Hutchison’s Gertrude shows the woman’s weaknesses, attempting to walk that fine line between lust for Claudius and mother’s love for Hamlet. Her choreography is reactive, a feather in the wind, giving in to both lover and son. Hutchison has always been a very intelligent dancer, and she once again shows her ability to understand what is required of her in terms of Gertrude’s personality.

Horatio (Brendan Saye) is an interesting role. He has to show a strong presence as Hamlet’s companion, plus perform the final solo of the ballet which could be anticlimactic. Saye is certainly someone to watch. He seems to be a dancing actor of keen intelligence as well as possessing a flawless technique. Horatio’s choreography is one of formality and correctness, but Saye is never stiff. His Horatio is eloquent in his concern for his friend, and after Hamlet’s death, noble in his grief.

Rosencrantz and Guildenstern (Robert Stephen and Christopher Stalzer) are the fun roles, full of spice and vinegar – jokesters of a dangerous type. Renna’s Polonius is upright and correct, yet always in the moment. As for the Two Travelling Dancers, they have to be sprightly, energetic and very technical which Lobsanova and Tedaldi are. Tedaldi is another one to watch. Kevin D. Bowles has fun drumming bone on skull as the comic relief Gravedigger, and it’s nice to see Peter Ottmann on stage as the stately Osric, the referee of the Hamlet/Laertes duel.

Tatyana van Walsum’s set is very stark. The lower walls are a burnt orange, while the stage itself is surrounded by a meshed upper gallery accessed by two steel staircases. Both the upper tier and the lower stage have concealed doors in the blackness. O’Day has elected to place various characters in the upper gloom to foretell of things to come, like Polonius and Claudius spying on Hamlet. Or else they are dimly lit behind one of the upper doors as a symbol of doom. In fact, I find Mark Stanley’s lighting design too dark over all, and I doubt if audiences in the fifth ring are going to be able to see specific staging details. There are also two exceedingly ugly drops, a see-through puce green scrim at the front, and a clearer-coloured one at the back. Both have some weird kind of design that look like cow hide colouring. If there is some kind of design symbolism, it eludes me.

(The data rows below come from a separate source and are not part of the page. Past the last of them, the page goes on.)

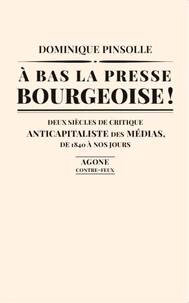 A bas la presse bourgeoise !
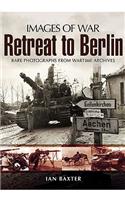 Retreat to Berlin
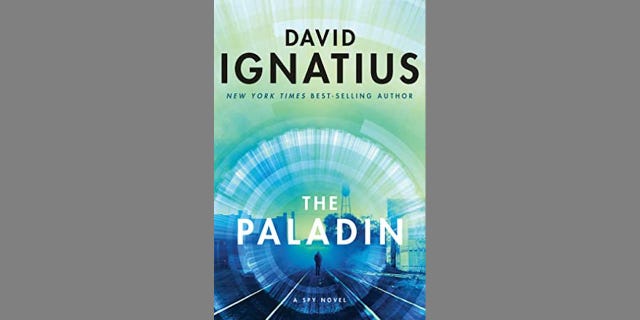 The Paladin, by David Ignatius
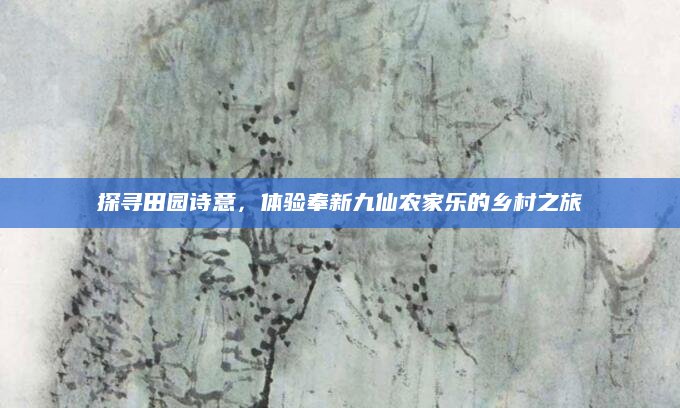 探寻田园诗意，体验奉新九仙农家乐的乡村之旅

As for van Walsum’s costumes, she has opted for a smart contemporary look. Hamlet, of course, is in black, with a very attractive mesh sweater top and slightly baggy trousers. The other men wear much the same design but in different colours. The women are in short dresses or skirts. I do have one complaint, however. Claudius’ burnt orange costume is similar to the colour worn by Rosenkrantz and Guildenstern. I realize it shows they are on the same side, but it means that Claudius loses his distinctive presence on stage, while Laertes’ gray and Horatio’s blue stand-out amid the crowd.

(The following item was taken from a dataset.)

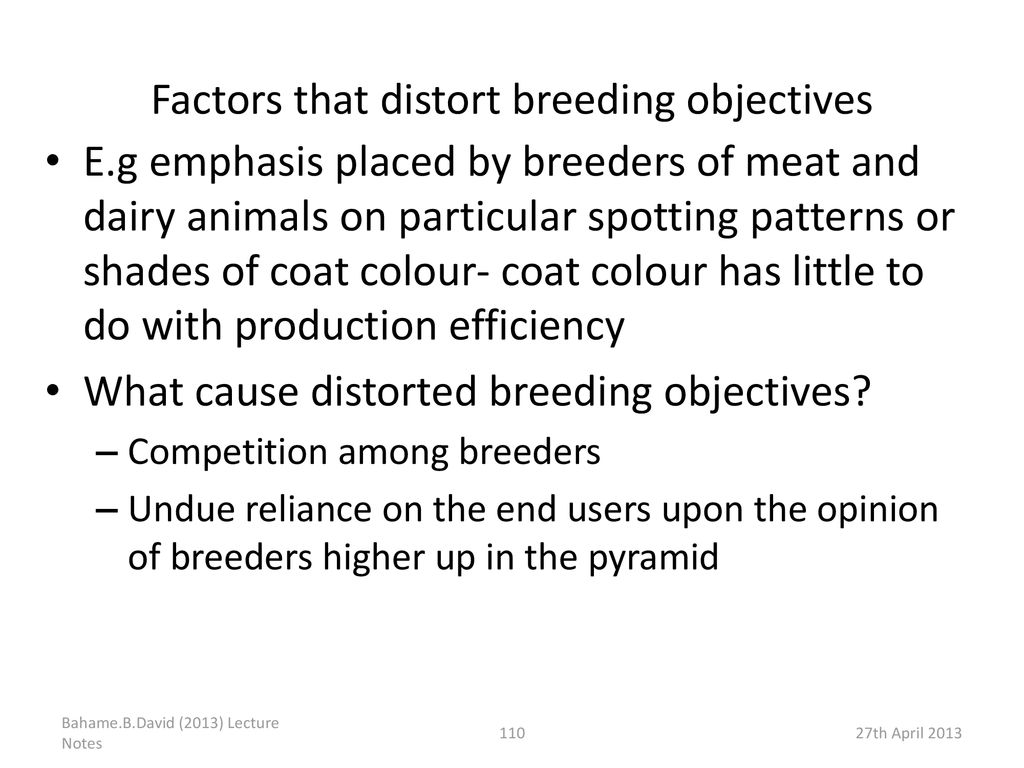 Factors that distort breeding objectives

As for King’s score, which is part recorded and part live, it mostly comes in short bursts of electronica sounds, or brief spurts of orchestral chords. One does begin to feel over time that it would be nice to have a flow, a continuum, a run of music, no matter how dissonant the noise. It feels that the music never gets really started before it stops. Conductor David Briskin comes up to the plate in pulling the live and recorded forces together. One of the trombonists gets a special bow for, presumably, his blasts on the horn. The best part of the score is the disco beat of the court party when the Two Travelling Dancers appear.

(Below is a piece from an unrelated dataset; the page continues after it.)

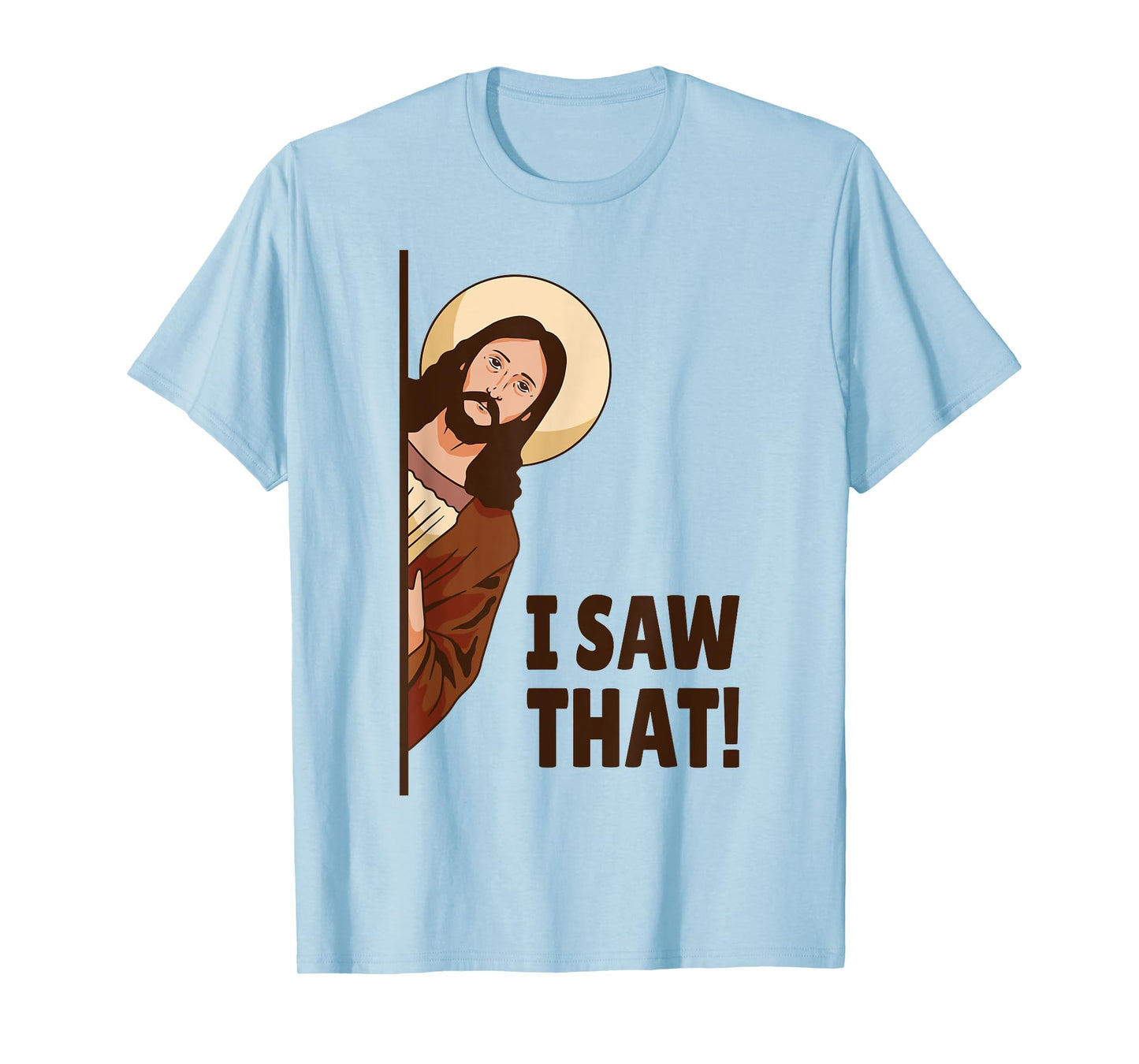 I Saw That! Jesus Watching You I Saw That! Humorous T-Shirt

So, on a first go round, how does Hamlet fare? The ballet has some great roles, particularly for the men. It’s a North American premiere which makes it unique to the National on this side of the Atlantic. While Hamlet has eye-catching, edgy choreography, it does, unfortunately, suffer from repetition, especially in the first act. One can, however, live with the score because the choreography is relatively strong. More to the point, Hamlet shows off the company well. It should have a shelf life because it does demand repeated viewings, which is always a good sign. I left wanting to see Hamlet a second time (as opposed to never again).

Hamlet, National Ballet of Canada, choreographed by Kevin O’Day, Four Seasons Centre, Jun. 1 to 10, 2012.